2. Запятые просто указывают на следующий элемент. Я не был уверен, как это отформатировать в своем вопросе. Я постараюсь изложить это в таблице.
3. Если возможно, добавьте данные (или их небольшое подмножество) таким образом, чтобы их можно было скопировать и вставить для более легкой воспроизводимости
4. из набора данных или из списка «keyLabelRun» (массив python)?
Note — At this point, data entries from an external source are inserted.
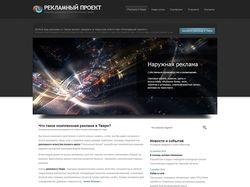 Сайт рекламного агентства «Рекламный проект»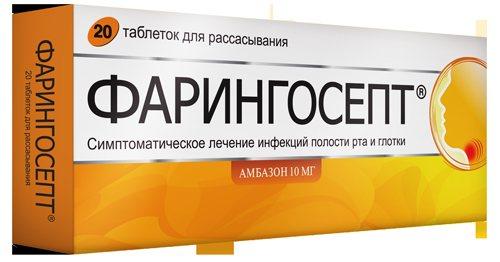 """""""лизобакт"""": противопоказания, инструкция по применению, отзывы"""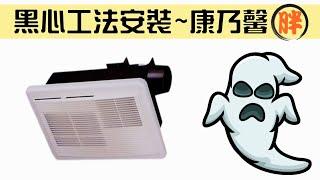 浴室暖風機黑心工法 大公開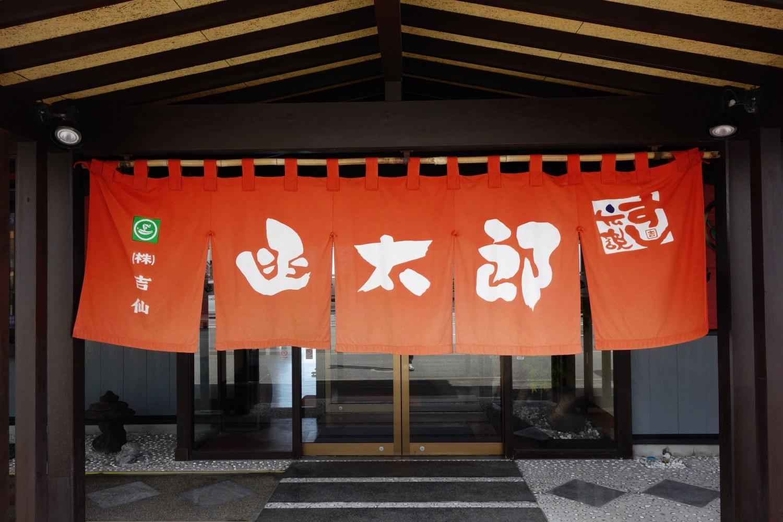 グルメ回転寿司 函太郎 1号店 宇賀浦本店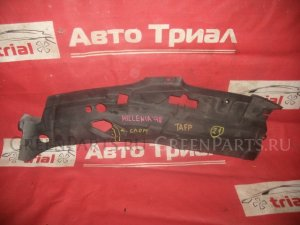 Защита двигателя на Mazda Millenia TAFP KF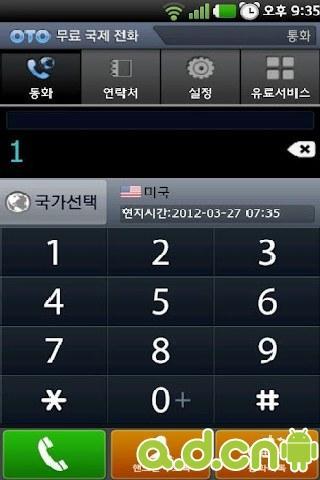免费国际电话截图1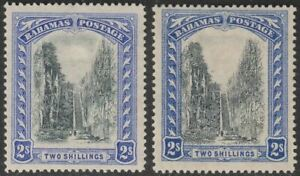 Bahamas 1922 KGV Queen's Stairway 2sh Blue Shades Mint SG113 cat £50 toned gum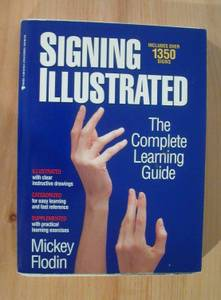 Sign Language, Deaf Culture (ASL) - Books and Video (Midtown West)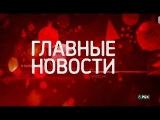 Главные новости в 07:00 27.02.2015 телеканал РБК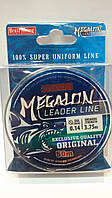 Леска Megalon Bratfishing 50 м  0.14мм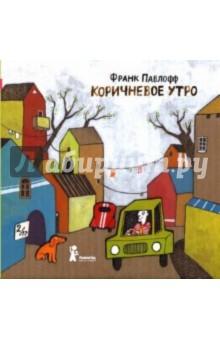 Коричневое утро - Франк Павлофф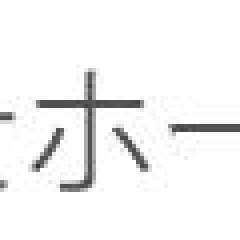 (株)富士ホームサービス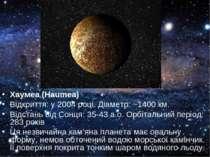 Хаумеа (Haumea) Відкриття: у 2004 році. Діаметр: ~1400 км. Відстань від Сонця...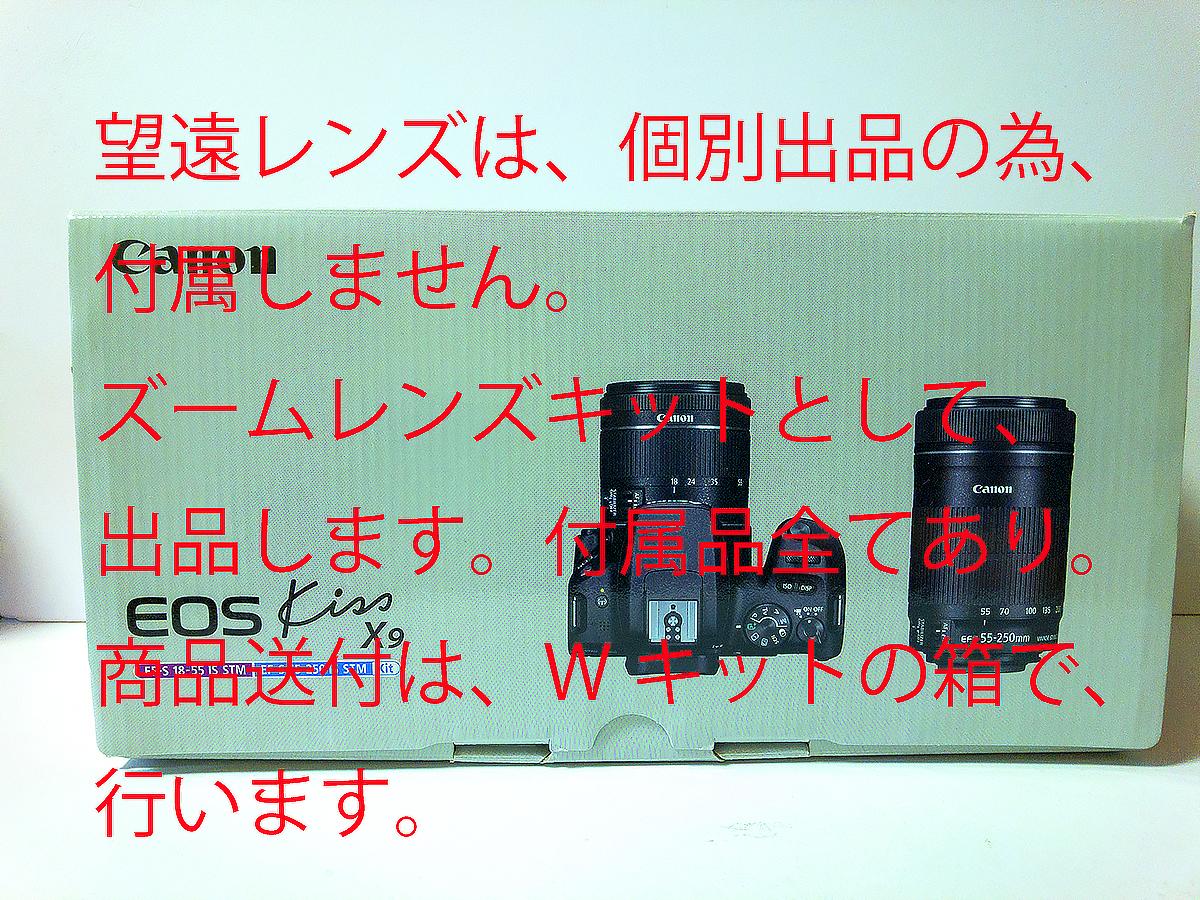 ■ Canon EOS Kiss X9 ボディ + EF-S 18-55mm IS STM ズームレンズキット 【新品未使用】【送料込】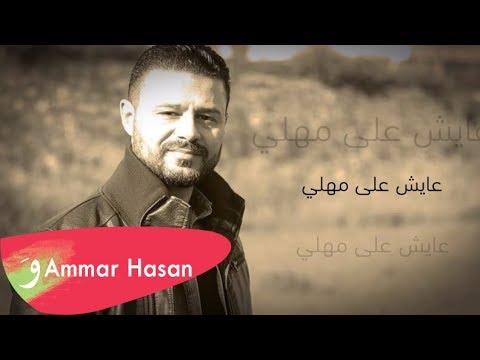 عايش على مهلي - عمار حسن 2016
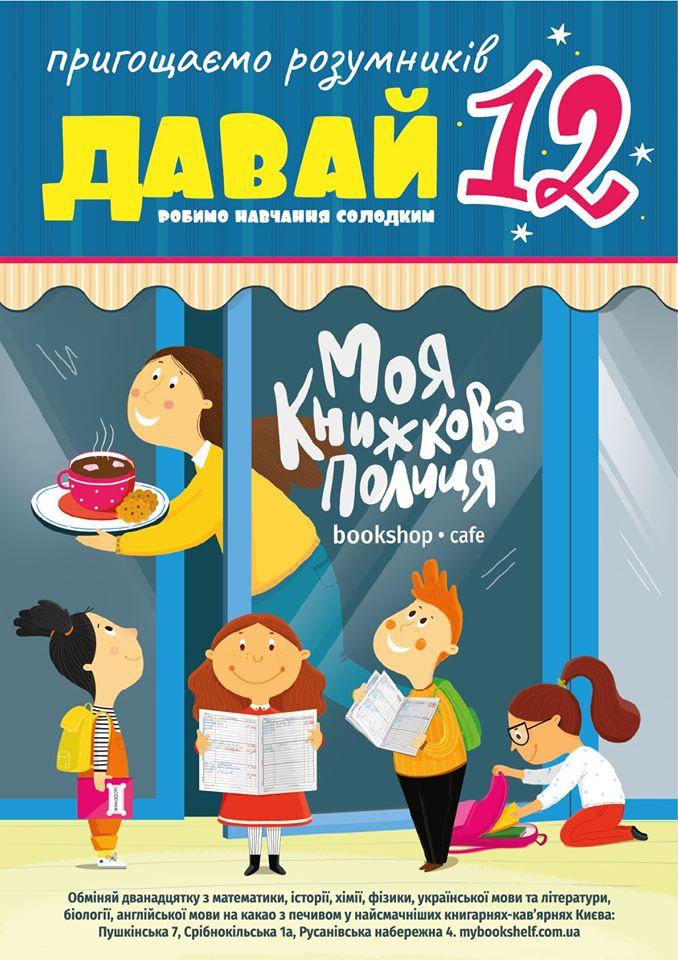 В Киеве книжный магазин-кофейня запустил очень приятную для школьников акцию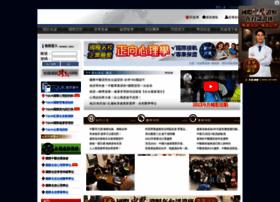 yuncheng.com.tw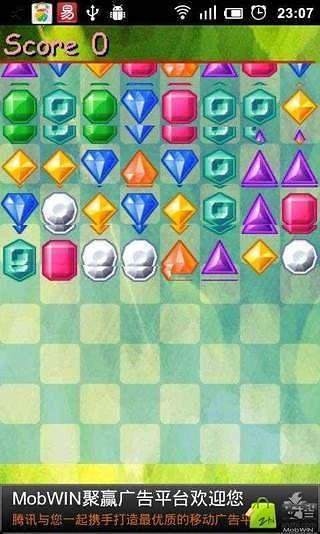 钻石迷情3.0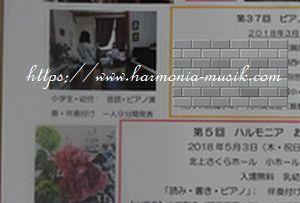 ピアノ教室☆通信_d0165645_01322761.jpg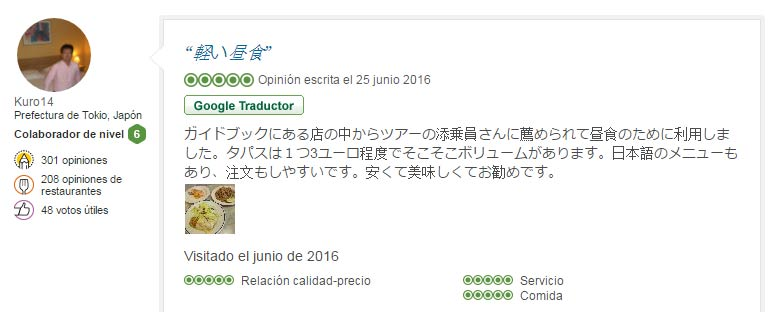 japones asiatico de tapas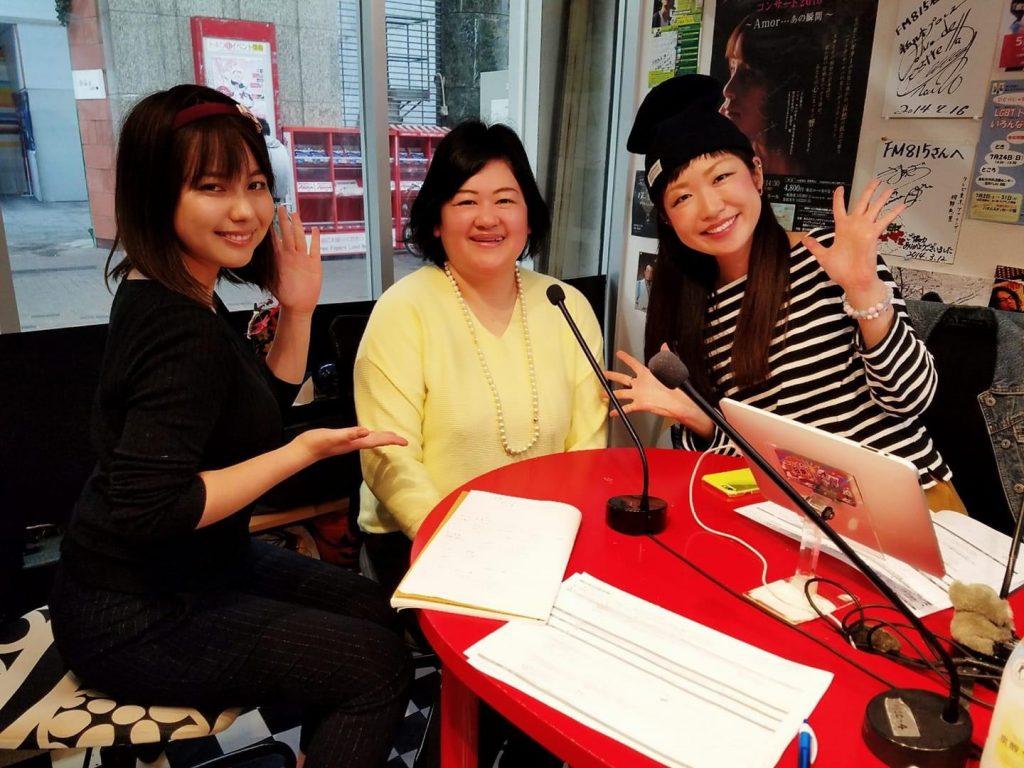 FM高松Action815「キラキラ光る」に出演しました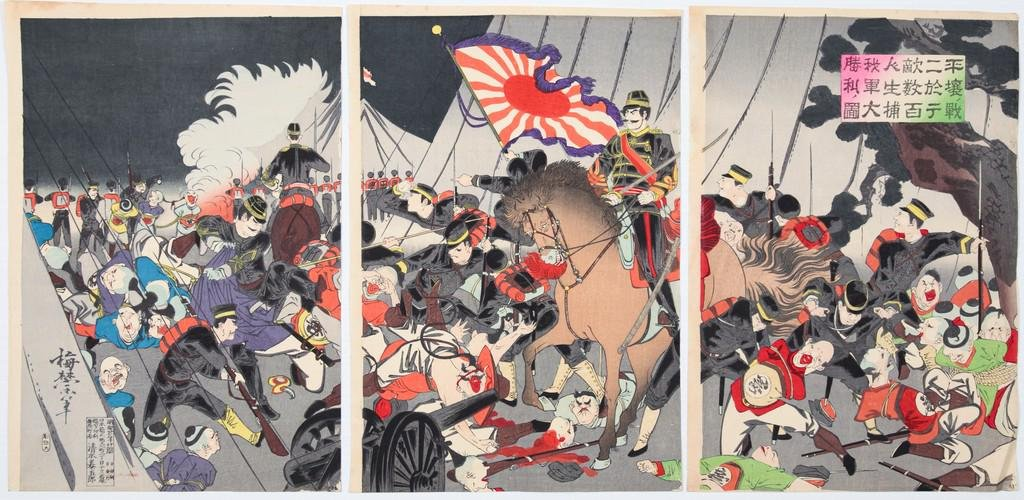 Bairin (Active in Meiji): Capturing Chinese Army at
5. Я добавил образец набора данных в нижнюю часть поста
Ответ №1:
Я понял! 😀
OSarr = []
G = 0
for i in range(len(keyLabelrun)):
OSarr.append(keyLabelrun[G])
G = 1
if keyLabelrun[G].count('='):
while keyLabelrun[G].count('OS=') != 1:
G =1
Может быть, в следующий раз все, спасибо вам!
Ответ №2:
Из-за синтаксиса вы должны отслеживать, какую часть (ОС, PE и т. Д.) вы в настоящее время анализируете. Вот функция для извлечения названия вида из заголовка FASTA:
def extract_species(description):
species_parts = []
is_os = False
for word in description.split():
if word[:3] == 'OS=':
is_os = True
species_parts.append(word[3:])
elif '=' in word:
is_os = False
elif is_os:
species_parts.append(word)
return ' '.join(species_parts)
Вы можете вызвать его при обработке входного файла, например:
from Bio import SeqIO
for record in SeqIO.parse('input.fa', 'fasta'):
species = extract_species(record.description)
Комментарии:
1. лол, почему ты просто не сказал «для этого может быть функция био-питона»? xDD
2. Я совсем забыл о биоПитоне 😅 😅
3. вы вызываете его, одновременно используя функцию bioPython?
4. моей версии bioPython не нравится «rec.description.split()»
5. @NormanSabin извините, у меня было неправильное имя переменной из предыдущей версии. Теперь исправлено.